Sport e genere: paura, auto-esclusione, stereotipi
La ricerca, realizzata con l’Osservatorio di Pavia e 2B Research, evidenzia come paura, estraneità e auto-esclusione segnino ancora l’esperienza sportiva femminile in Italia.
Alcuni dati chiave:
- 43,9% degli uomini si sente sempre a proprio agio in stadi e palazzetti, contro il 28,1% delle donne.
- 46,8% delle donne non frequenta affatto questi spazi (il dato sale al 53% tra le donne non eterosessuali).
- Il 31% degli italiani ritiene che esistano sport “più adatti” agli uomini e altri alle donne.
- Una persona su cinque ha rinunciato almeno una volta a praticare uno sport percepito come più adatto all’altro genere.
Per il mondo del running, che negli ultimi anni ha visto crescere la partecipazione femminile in gare su strada, trail e ultradistanze, questi numeri rappresentano un campanello d’allarme. La corsa è spesso percepita come uno sport accessibile, ma il tema della sicurezza negli spazi pubblici e negli impianti resta centrale, soprattutto per le donne
Lo sport vale il 3,1% del PIL: ma resta maschile nell’immaginario
Lo sport in Italia muove 67 miliardi di euro l’anno, pari al 3,1% del PIL. Eppure, il 27,7% degli italiani considera lo sport maschile più prestigioso. A sorpresa, sono soprattutto le generazioni più giovani a rafforzare questo stereotipo: il 42,9% nella Gen Z e il 39,3% tra i Millennials. Un dato che interroga anche il racconto mediatico delle discipline: dalla copertura delle grandi maratone internazionali fino ai campionati di atletica, la narrazione continua spesso a privilegiare performance e figure maschili.
Dalla Riforma dello sport ai Piani antiviolenza
ActionAid chiede che la prevenzione e il contrasto alla violenza maschile contro le donne siano integrati in modo strutturale nelle politiche sportive. In particolare:
- La Riforma dello sport dovrebbe adottare la Convenzione di Istanbul come standard di riferimento.

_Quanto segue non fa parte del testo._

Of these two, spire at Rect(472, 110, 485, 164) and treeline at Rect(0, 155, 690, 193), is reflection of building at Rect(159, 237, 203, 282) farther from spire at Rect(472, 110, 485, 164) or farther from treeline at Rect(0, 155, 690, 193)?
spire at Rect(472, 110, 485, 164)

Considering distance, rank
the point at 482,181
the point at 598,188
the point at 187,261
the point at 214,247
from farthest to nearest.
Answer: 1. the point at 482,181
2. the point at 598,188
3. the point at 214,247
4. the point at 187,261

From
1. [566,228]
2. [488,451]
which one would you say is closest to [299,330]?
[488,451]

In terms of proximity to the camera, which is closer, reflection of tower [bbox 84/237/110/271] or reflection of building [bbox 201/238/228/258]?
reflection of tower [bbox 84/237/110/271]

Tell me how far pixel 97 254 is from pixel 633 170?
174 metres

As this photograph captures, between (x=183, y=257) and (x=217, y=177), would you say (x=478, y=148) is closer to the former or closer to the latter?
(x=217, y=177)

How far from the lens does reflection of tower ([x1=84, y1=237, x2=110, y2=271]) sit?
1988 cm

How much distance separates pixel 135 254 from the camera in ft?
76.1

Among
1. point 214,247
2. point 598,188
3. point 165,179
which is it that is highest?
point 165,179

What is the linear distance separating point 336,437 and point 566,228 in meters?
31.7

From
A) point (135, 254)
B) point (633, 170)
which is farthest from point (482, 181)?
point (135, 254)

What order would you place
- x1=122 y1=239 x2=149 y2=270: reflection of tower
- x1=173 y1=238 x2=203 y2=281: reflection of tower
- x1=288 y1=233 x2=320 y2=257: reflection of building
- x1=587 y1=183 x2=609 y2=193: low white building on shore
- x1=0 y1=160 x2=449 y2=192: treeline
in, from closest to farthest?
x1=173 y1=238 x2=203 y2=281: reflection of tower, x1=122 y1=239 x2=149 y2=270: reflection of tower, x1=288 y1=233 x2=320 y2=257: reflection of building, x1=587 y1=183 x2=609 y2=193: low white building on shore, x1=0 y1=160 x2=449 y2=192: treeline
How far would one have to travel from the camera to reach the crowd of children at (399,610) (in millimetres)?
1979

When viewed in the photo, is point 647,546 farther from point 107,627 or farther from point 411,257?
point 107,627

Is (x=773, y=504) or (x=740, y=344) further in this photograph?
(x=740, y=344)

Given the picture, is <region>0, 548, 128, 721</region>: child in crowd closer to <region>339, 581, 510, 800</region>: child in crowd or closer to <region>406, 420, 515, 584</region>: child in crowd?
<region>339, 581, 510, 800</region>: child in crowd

- Lo sport dovrebbe essere incluso nei Piani antiviolenza nazionali come leva di prevenzione primaria.
- Servono finanziamenti dedicati e un impegno diretto da parte del Dipartimento per lo Sport, del CONI, delle Federazioni e degli Enti di promozione sportiva.
“Il MUPA ci interroga sul ruolo che abbiamo nel mantenere o sfidare le strutture di potere che ci circondano. I dati dimostrano come anche lo sport sia segnato da paura e insicurezza da parte delle donne”, ha dichiarato Katia Scannavini, Co-Segretaria Generale di ActionAid Italia.
Il programma del MUPA
L’inaugurazione del 7 marzo alle ore 18.00 prevede un reading di Giulia Maino, attrice e fondatrice di Amleta, seguito dalla musica di Rachele Bastreghi dei Baustelle.
Il museo sarà aperto dal 7 al 21 marzo (chiuso il 9 marzo per lo sciopero nazionale di Non Una di Meno). Oltre all’esposizione, il programma gratuito propone talk, workshop, laboratori e performance in collaborazione con centri antiviolenza e realtà femministe.